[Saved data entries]
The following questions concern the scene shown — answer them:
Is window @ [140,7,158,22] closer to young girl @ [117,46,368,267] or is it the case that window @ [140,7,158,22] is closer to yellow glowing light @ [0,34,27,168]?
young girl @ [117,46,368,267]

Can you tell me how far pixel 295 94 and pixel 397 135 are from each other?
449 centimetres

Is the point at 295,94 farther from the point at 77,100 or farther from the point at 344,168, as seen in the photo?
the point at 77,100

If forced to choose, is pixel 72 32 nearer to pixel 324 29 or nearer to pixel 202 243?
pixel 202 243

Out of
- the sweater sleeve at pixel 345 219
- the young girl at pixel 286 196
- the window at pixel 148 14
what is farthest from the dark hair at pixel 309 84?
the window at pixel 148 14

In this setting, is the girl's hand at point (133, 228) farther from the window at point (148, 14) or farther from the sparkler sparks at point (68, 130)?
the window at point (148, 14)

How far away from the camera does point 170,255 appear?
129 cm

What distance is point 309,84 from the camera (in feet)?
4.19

Task goal:
Copy every line of the records above, reproducing each character without change.

Task answer:
The following questions concern the scene shown — answer them:
Is window @ [140,7,158,22] closer to young girl @ [117,46,368,267] or is it the case that window @ [140,7,158,22] is closer to yellow glowing light @ [0,34,27,168]?
young girl @ [117,46,368,267]

Can you tell me how far pixel 295 94 and pixel 397 135 are from each other?
449 centimetres

Is the point at 295,94 farther from the point at 77,100 or farther from the point at 344,168, as seen in the photo?
the point at 77,100

If forced to choose, is pixel 72 32 nearer to pixel 324 29 or nearer to pixel 202 243?
pixel 202 243

Out of
- the sweater sleeve at pixel 345 219
- the young girl at pixel 286 196
- the window at pixel 148 14
what is farthest from the dark hair at pixel 309 84?
the window at pixel 148 14

In this setting, is the girl's hand at point (133, 228) farther from the window at point (148, 14) or farther from the sparkler sparks at point (68, 130)?
the window at point (148, 14)

How far away from the camera does point 170,255 appear?
129 cm

What distance is point 309,84 from the camera (in feet)?
4.19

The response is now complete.